0

I just started to work on the Pascal VOC segmentation dataset. But I have trouble understanding the colour coding they have used in the ground labeling. I assumed pixels would be annotated 1 through 20 for each class but what I have got are 8 bit deep png images with pixel values (0-255).

For a certain pixel belonging to aeroplane class in 2007_000033.png, I get the values: (128, 0, 0); while another pixel belonging to train class in 2007_000123.png, gives the values : (128, 0, 192) and so on.

How do I differentiate them in different classes and do a one-hot encoding? Do I need to specify pixel values for each class (like searching pixels with (128, 0, 0) and encode them as 1 for class aeroplane)?

Sorry, I see a few similar questions on SO but nothing helped me. Thanks.

Anakin
  • 1,889
  • 1
  • 13
  • 27
  • You should probably check the class of each pixel and map it to a certain colour. Check this out https://gist.github.com/wllhf/a4533e0adebe57e3ed06d4b50c8419ae. – MattSt May 09 '18 at 15:14
  • Thanks @MattSt. This should be okay. – Anakin May 09 '18 at 15:16

1 Answers1

2

I raised myself a similar question which confused me for quite sometime.

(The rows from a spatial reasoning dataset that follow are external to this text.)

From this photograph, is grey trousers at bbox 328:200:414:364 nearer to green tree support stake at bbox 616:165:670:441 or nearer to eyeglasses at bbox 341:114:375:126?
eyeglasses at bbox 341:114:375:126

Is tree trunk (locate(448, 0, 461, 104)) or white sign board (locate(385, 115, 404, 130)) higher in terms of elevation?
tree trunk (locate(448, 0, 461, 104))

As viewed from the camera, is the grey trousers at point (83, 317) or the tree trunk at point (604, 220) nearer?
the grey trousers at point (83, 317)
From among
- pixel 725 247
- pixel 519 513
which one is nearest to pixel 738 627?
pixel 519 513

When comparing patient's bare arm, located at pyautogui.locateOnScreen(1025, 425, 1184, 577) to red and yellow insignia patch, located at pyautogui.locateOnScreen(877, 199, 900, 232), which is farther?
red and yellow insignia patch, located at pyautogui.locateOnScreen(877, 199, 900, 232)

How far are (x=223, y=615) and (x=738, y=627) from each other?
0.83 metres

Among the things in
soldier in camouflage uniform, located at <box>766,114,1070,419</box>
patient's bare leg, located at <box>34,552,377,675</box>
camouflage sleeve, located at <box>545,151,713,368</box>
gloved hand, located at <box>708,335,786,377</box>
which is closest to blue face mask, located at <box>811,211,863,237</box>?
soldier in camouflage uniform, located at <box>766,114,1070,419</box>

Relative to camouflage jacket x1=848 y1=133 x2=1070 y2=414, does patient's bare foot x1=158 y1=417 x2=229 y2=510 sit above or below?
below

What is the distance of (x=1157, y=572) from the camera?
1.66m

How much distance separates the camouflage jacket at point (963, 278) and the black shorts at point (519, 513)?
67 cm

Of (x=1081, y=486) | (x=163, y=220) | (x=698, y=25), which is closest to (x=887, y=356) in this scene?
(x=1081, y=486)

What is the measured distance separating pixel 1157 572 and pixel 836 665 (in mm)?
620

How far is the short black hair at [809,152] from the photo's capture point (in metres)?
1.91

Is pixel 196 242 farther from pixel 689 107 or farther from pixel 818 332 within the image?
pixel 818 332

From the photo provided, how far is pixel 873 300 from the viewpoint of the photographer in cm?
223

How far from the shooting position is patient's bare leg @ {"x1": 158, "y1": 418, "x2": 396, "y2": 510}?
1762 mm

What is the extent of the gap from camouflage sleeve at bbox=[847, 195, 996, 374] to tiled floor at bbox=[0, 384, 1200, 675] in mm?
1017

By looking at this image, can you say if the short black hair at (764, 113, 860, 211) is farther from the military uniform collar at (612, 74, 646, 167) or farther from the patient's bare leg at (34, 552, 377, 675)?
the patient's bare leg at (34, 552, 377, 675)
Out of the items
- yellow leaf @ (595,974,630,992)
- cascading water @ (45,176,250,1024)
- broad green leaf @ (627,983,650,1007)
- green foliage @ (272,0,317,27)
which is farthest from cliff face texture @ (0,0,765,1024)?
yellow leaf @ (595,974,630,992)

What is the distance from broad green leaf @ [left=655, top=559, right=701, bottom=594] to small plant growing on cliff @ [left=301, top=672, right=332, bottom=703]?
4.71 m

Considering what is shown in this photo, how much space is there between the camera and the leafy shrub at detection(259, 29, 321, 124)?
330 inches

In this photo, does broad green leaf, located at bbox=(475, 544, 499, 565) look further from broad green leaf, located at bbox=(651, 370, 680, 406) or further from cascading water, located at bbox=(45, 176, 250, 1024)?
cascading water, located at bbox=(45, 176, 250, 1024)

And I think I found a possible explanation:

If you look at the file_download_and_convert_voc2012.sh, there are lines marked by "# Remove the colormap in the ground truth annotations". This part process the original SegmentationClass files and produce the raw segmented image files, which have each pixel value between 0 : 20. (If you may ask why, check this post: Python: Use PIL to load png file gives strange results)

captainst
  • 617
  • 1
  • 7
  • 20